VETTE v. CLINTON FIRE INS. CO.
Circuit Court, E. D. Missouri, E. D.
April 30, 1887.
1. LIMITATION OF ACTIONS—AGREEMENT—VALIDITY.
The time within which suits upon a contract must be brought may be limited by agreement between the parties.
2. INSURANCE—CONSTRUCTION OF POLICY.
Where a provision is inserted in a policy of insurance for the benefit of the insurer, and there is a reasonable doubt as to its meaning, that construction ought to be given it which is most favorable to the assured.
3. SAME—POLICY—LIMITATION OF ACTION—CONSTRUCTION.
Where a policy of insurance provides that the loss, if any, should be payable “sixty days after due notice and proof of the same shall have been made, 669* * * in accordance with the terms and provisions of the policy,” and also provided “that no suit or action against the company for recovery of any claim by virtue of this policy shall be sustainable in any court * * * until after an award shall have been obtained fixing the amount of such claim, nor unless such suit or action shall have been commenced within six months after the loss shall have occurred,” held, that the six months did not begin to run at the date of the loss, but at the time when the right to sue accrued.
At Law.
This is an action upon a policy of fire insurance. The loss occurred February 23, 1886. Proof was made, and the amount of the loss fixed by agreement, March 12, 1886, at $500. Action was brought upon the policy September 14, 1886.
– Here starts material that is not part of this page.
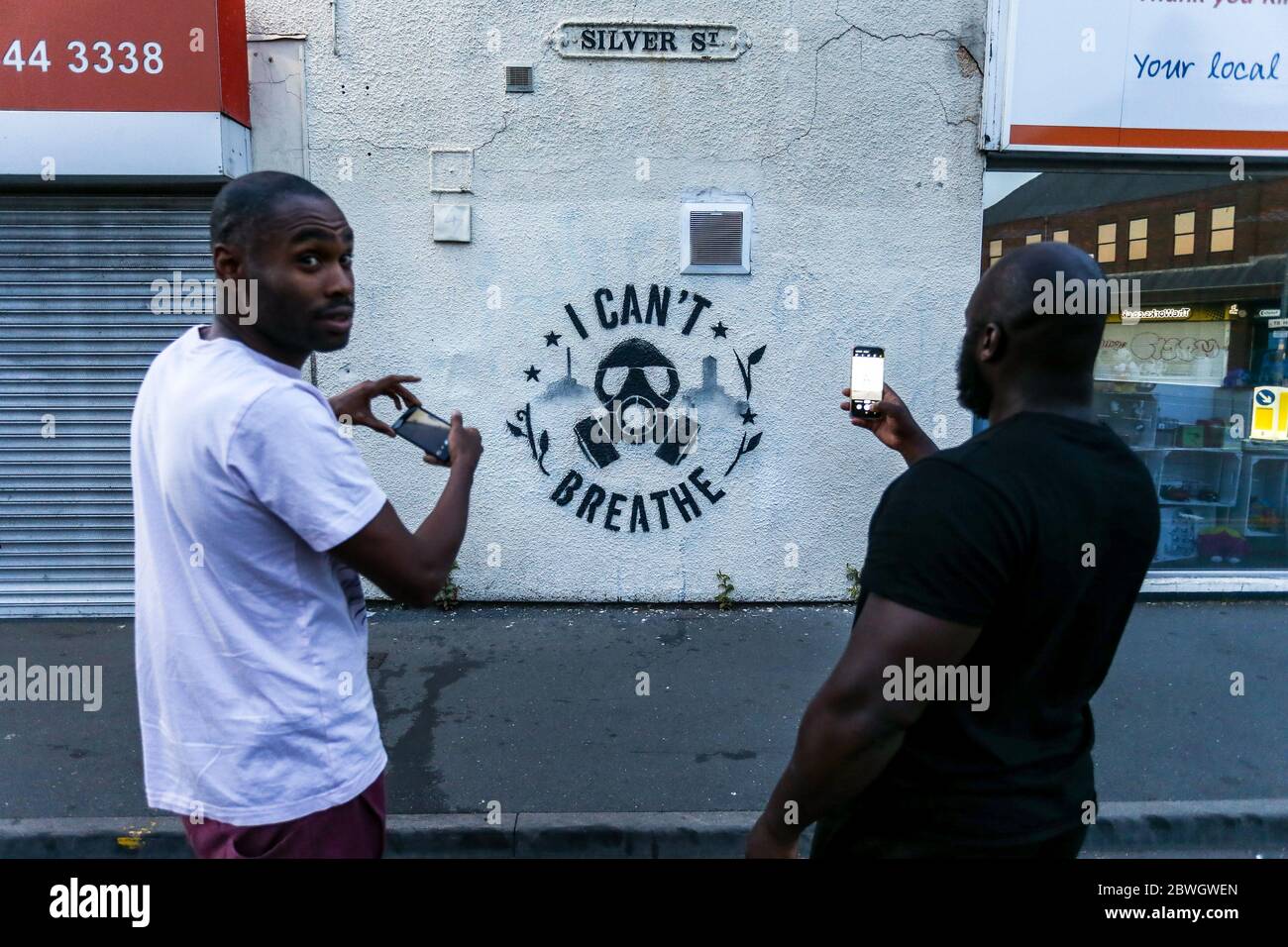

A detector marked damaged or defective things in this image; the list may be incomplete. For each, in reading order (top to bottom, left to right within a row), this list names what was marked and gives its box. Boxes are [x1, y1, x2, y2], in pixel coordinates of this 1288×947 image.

cracked plaster wall [243, 0, 984, 602]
Muench & Cline, for plaintiff.
Given Campbell, for defendant.
THAYER, J., (orally.) In this case the action is upon a policy of fire insurance, and the question to be decided arises upon a demurrer to the petition. The loss occurred on the twenty-third of February, 1886. Proofs of loss were furnished on the twelfth of March, 1886, and this suit was brought on the fourteenth of September, 1886. By the terms of the policy the loss is made payable “60 days after due notice and proofs of the same shall have been made by the assured, and received at the company's office, in accordance with the terms and provisions of the policy.” The policy contained a further provision: “That no suit or action against the company for recovery of any claim, by virtue of this policy, shall be sustainable in any court of law or chancery until after an award shall have been obtained fixing the amount of such claim; nor unless such suit or action shall have been commenced within six months after the loss shall have occurred.”
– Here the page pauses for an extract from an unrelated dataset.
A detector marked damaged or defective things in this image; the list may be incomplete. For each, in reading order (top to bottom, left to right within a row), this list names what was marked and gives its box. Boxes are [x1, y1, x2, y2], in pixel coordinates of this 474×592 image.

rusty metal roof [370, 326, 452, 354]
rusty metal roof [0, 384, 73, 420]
If the provision last read is construed literally, and without reference to any other provisions of the policy, it would follow that this action was barred on the twenty-third of August, 1886; but, if it is construed in connection with other provisions, a different result may be attained. The clause in question is a special statute of limitations, created by contract between the parties, and it has been held that such stipulations are valid. Riddlesbarger v. Hartford Ins. Co., 7 Wall. 389.
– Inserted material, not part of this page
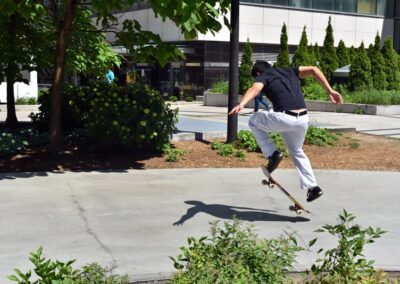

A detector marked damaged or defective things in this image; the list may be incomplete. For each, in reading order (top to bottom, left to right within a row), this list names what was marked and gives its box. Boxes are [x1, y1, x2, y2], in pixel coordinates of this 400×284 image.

pavement crack [66, 181, 116, 268]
But when does the period of limitation begin to run, in view of other stipulations in the policy? It would seem reasonable to so construe the stipulation as to give the assured the full term of six months in which to sue, after a right to sue has accrued, and this, I think, was the intent of the parties to the contract. The loss is not payable until 60 days after proofs are furnished, and by a further provision the assured is deprived of his right to sue until an award has been made fixing the amount of the claim. In the mean time, according to defendant's theory, the limitation prescribed by the policy is running against the demand, and barring plaintiff of his remedy, although the time has not arrived when it is possible for him to maintain an action. Ordinarily, a statute of limitations does not begin to run until a right of action has accrued,—that is to say, until the plaintiff has full liberty to sue, if he is so inclined; 670and I see no good reason for construing the special statute of limitations imported into this contract in such way as to make it operative during a period when, by virtue of other stipulations of the contract, the right of action is suspended. There is another consideration which supports the view above expressed. The stipulation in question, limiting the right of action to six months after the loss occurs, is a provision, inserted for the special benefit of the insurer. If, then, by comparing the stipulation with other provisions of the policy, a doubt arises as to the time when the limitation begins to run, that construction ought to be given (if it be a reasonable construction) which is most favorable to the assured, against whom it was intended to operate. The view which the court has taken seems to be in harmony with the views expressed by other courts on the same question, Vide Steen v. Niagara Fire Ins, Co., 89 N. Y. 315; Mayor, etc. v. Hamilton Ins. Co., 39 N. Y. 45; Chandler v. St. Paid Ins. Co., 21 Minn. 85; Spare v. Home Mut. Ins. Co., 17 Fed. Rep. 568; and May, Ins. § 479. The demurrer is overruled, and the defendant held to answer.